• Supplied passage

------------------------------------------------------------

Allow new employees time to get settled in the position . It’s an unfortunate reality that high expectations placed on star hires don’t always pan out; giving new staff time to ease into the position and mentoring from a senior co-worker will avoid disappointment. Set early expectations to be achievable; instead of a long list of sales or productivity targets, be realistic about what’s possible and ask your staff to meet only a few key objectives during the first three months. Remember new hires are unlikely to ask a lot of questions until they feel comfortable in their jobs.
Make expectations part of an ongoing conversation . Meeting with employees on a regular basis, once a month at least, to discuss goals and progress will help employees understand t the employer’s expectations. Regular meetings help managers assess the workload of each employee and can adjust it if necessary to help employees meet the company’s goals. Learning what interests and engages employees can help managers to distribute work in a way that promotes enthusiasm for completing tasks. Expressing confidence in each employee’s ability and reinforcing past achievement is key to maintaining employee motivation.

Develop short and long term goals . Specific targets for employees are easier to meet than vague platitudes about stronger sales or greater productivity. Remember that employees work daily in their jobs and therefore might have a better idea of what goals are realistic and achievable. Maintaining an open dialogue about workload is a good way to assess employee capability and to find targets they can meet. Specific targets allow for clear tracking of employee performance.

Exhibit role model behavior when it comes to performance . Set goals for your own performance and share them as much as possible with employees. This demonstrates you are not simply managing in a “top-down” fashion; you expect as much from your own work as from your workforce.

Why We Need Annual Reviews

Today there are a number of people and some companies that are either questioning the need for annual reviews or even doing away with them completely. And some of those companies make a strong argument for why they did so, yet in explaining why and how they made this happen, walk right into what I feel is and always should be part of the review process. The bottom line for me is that I still believe there is a need and a value for the “end of the year review” with each employee. But I also strongly feel that these become exercises that can cause more harm than good if not done properly, thoughtfully, on time and that also fits into a bigger picture of feedback throughout the year. It needs to answer the question “What’s the plan for me, the business and our goals”.
TOP 10 REASONS FOR ANNUAL REVIEWS
–    It creates the opportunity to align goals and objectives of the company and the employee.
–    They can provide a sound foundation for development, promotion and succession planning.
–    Holding these can actually help employees be more clear on their strengths, opportunities for improvement and what the organizations expectations of them are for the new year.
–    Annual reviews can help to plan a more customized training & development program, by individual.
–    It forces you to have conversations that may not have happened during the past year. These can help eliminate confusion or gray areas, as well as reinforce the key objectives of the organization as a whole.
–    When done properly and regularly, they can actually help reduce workplace discontent.
–   These meetings can actually help in developing better interpersonal relationships and in turn enhance team building.
–   This type of performance management conversation can be a huge aid in more fair and equitable wage & salary administration.
–   It creates another form of control and planning for both the employee and the boss(and company). CLEAR goals and objectives mean a better plan for all!

------------------------------------------------------------

• Material

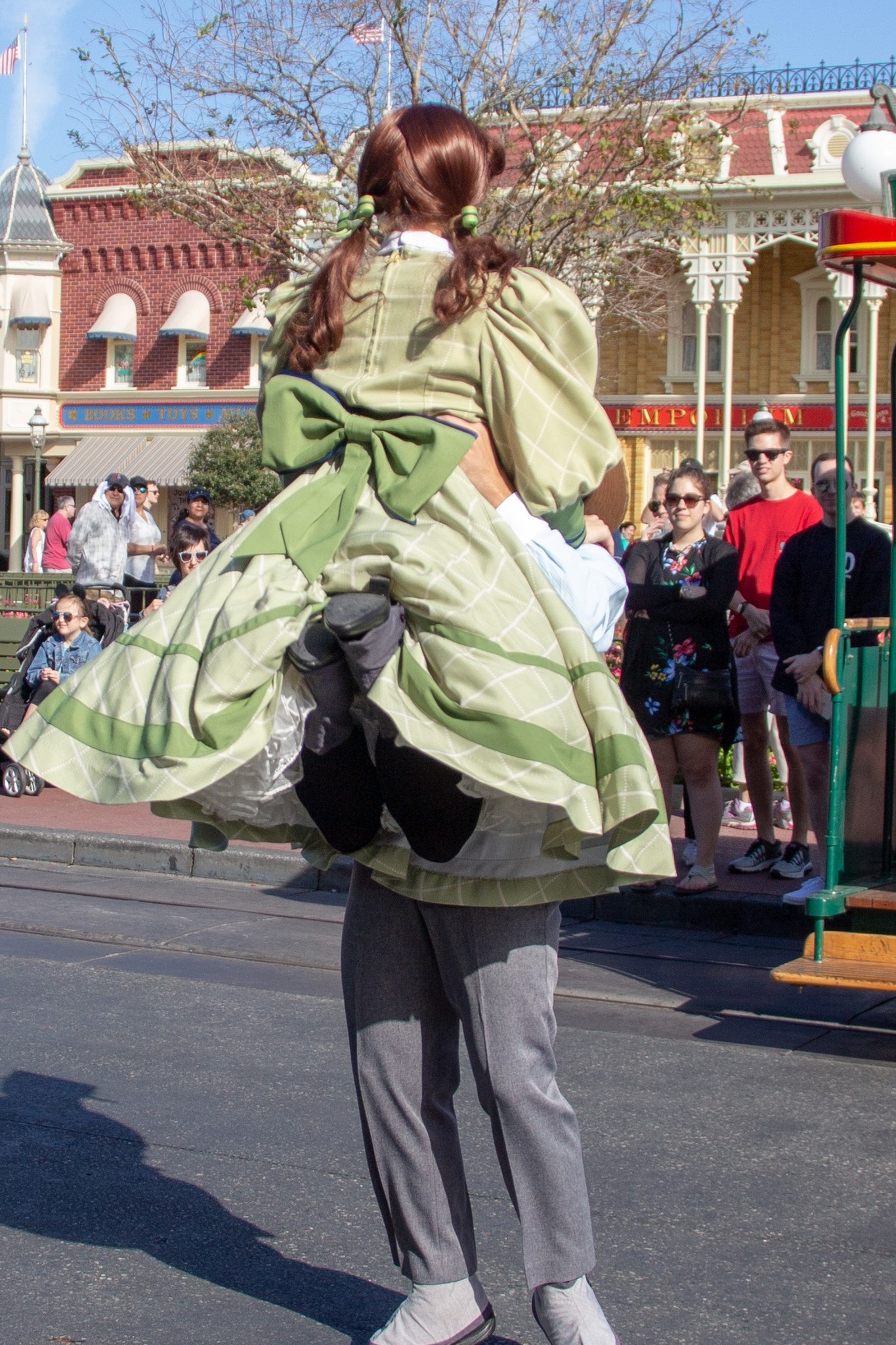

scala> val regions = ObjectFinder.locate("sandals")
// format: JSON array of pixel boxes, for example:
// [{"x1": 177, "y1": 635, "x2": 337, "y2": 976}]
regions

------------------------------------------------------------

• Set task
Pick up the article on employee expectations and annual reviews right where it stops, and keep writing it. The listing has nothing to do with this.

• Reply to the task
–   Lastly, it almost forces the manager and employee to communicate more honestly and specifically on topics both good and not so good sometimes. COMMUNICATION that should happen has to happen at these meetings.
So, if you truly want to increase your chances of making these types of conversations fruitful, keep a few things in mind.
#1 – Commit to a simple, short template/rating system that is easy to both apply but also explain to the employee as they are reviewed.
#2 – DO THESE ON TIME. If you choose to conduct them on anniversary dates, keep them in a calendar with reminders hitting your inbox two weeks(or more) in advance of that date. This gets you thinking and preparing ahead of time, not throwing it together just to do it at the last minute. Or worse yet, not at all!
#3 – Give the employee a chance to provide their feedback and point of view, with that information coming back to you the manager prior to actually conducting the review.
#4 – Make your feedback time bound, measurable and as objective and clear as possible.
#5 – Ensure that these annual review sessions are short and crisp. Forty-five minutes to conduct these meetings should be perfect if done properly.
For more help on this just e-mail or call me and ask about a new training module I have created entitled C.A.A.R. Yep, Conducting Awesome Annual Reviews is possible with a little help, planning and preparation.

BE SURE TO GIVE THANKS…ALL YEAR LONG

What’s that you say? Give “thanks”? Isn’t that just for Thanksgiving? Not in my book. The holidays are absolutely my favorite time of year to thank people for their efforts, dedication, accomplishments, loyalty and results for the past year. It is also a time when I always try to take a much more personal touch and check in on them to see how they are doing, what their plans are for the holidays, how they feel about the year just passed and what they look forward to in the new year.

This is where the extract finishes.